Extra-fluffy with creamy, custard-like middles — ricotta pancakes are something you need to try tout suite! They make an elegant alternative to your usual Saturday morning fare, and are a good excuse for adding ricotta to your shopping list.
Most ricotta pancake recipes have you separate the eggs and whip the whites, folding them into the batter at the end. I did the same, and when I ran my finger around the edge of the bowl and licked off the batter (come on, you do that, too), it almost bubbled in my mouth. It was so airy.
The ricotta keeps the finished pancakes really moist. I also added a little vanilla for flavor, although you could add a teaspoon or two of lemon juice and some zest instead — lemon and ricotta seem to be paired together often! A drizzle of honey or a handful of berries would be great, too.
I have never had pancakes quite as fluffy or luxurious as these. Seriously. Adding ricotta to the batter is truly a genius idea.
The ricotta isn't something you necessarily taste — the pancakes definitely don't taste "cheesy" — but rather, the ricotta adds a magical milky richness and creaminess to each bite. Don't expect these to be quite like regular buttermilk pancakes. They're more custard-like on the insides, reminding me of Dutch babies.

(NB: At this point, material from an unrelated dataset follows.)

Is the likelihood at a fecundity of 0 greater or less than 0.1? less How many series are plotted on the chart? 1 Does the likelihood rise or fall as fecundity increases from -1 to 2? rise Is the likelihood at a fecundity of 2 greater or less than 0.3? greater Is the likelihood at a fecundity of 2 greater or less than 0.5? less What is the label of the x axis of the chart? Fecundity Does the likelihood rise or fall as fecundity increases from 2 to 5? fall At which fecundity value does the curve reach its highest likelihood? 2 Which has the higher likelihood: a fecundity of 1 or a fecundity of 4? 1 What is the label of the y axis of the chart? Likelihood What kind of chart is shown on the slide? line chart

A few changes to the original recipe: I agree with some of the commenters that the original recipe had a slightly eggy character. After doing a quick survey of other ricotta pancake recipes and trying out another batch (poor me!), I decided that 2 eggs worked better here. I also increased the flour to 1 cup — an accident after grabbing the wrong measuring cup for the drawer that I decided to keep! For those of you who loved the original recipe, I've made note of Elizabeth's proportions in the note at the end of the recipe.
Elizabeth also served these pancakes with lemon curd, which sounds heavenly. I only had maple syrup on hand, but I'm not complaining. These pancakes would also be absolutely outstanding with a simple puree of fresh summer fruit or a spoonful of jam spread overtop.
- Emma, June 2014
Fluffy Ricotta Pancakes
1 cup ricotta cheese
1 cup all-purpose flour
1/2 teaspoon baking powder
1 1/2 tablespoons granulated sugar
1/4 teaspoon fine salt
3/4 cup milk (not nonfat)
2 large eggs, separated
1/2 teaspoon vanilla extract
Butter, for cooking
If your ricotta seems to have a lot of liquid, set it in a fine mesh strainer to drain off excess liquid about 30 minutes before you start cooking. If your ricotta seems fairly dry and compact, you can skip this step.
Whisk together flour, baking powder, sugar, and salt in a small bowl. Combine ricotta, milk, egg yolks, and vanilla in a separate, larger mixing bowl. Add the dry ingredients to the ricotta and milk mixture, stirring gently until just combined.
Beat the egg whites with a handheld electric mixer until stiff (see Recipe Note). (Alternatively, whisk the egg whites by hand.) Stir a small scoop of the egg whites into the pancake batter to lighten the batter, then fold in the remaining whites with a spatula.
Heat a griddle over medium-high heat. Melt a small bit of butter in the pan, just enough to coat the surface. Use a 1/3-cup measure to pour batter onto the hot griddle. Cook the pancakes for about 3 or 4 minutes, until the undersides are golden and you see a few bubbles popping through the pancakes. Flip the pancakes and cook another 2 to 3 minutes, until golden. Repeat with the remaining pancakes.
Serve the pancakes immediately, with maple syrup, fruit jam, lemon curd, or powdered sugar.
- In Elizabeth's original recipe, she used 3 large eggs (separated) and just 3/4 cups of all-purpose flour. If you'd like even more custard-y pancakes, try those amounts!
- It's easiest to use a handheld mixer to beat this small amount of whites. If you only have a stand mixer, start on low speed and gradually increase to the highest speed as the whites start to form bubbles and thicken. You may need to stop the mixer partway through and stir the whites to make sure they are all getting incorporated.
This recipe has been updated. Originally posted April 2008.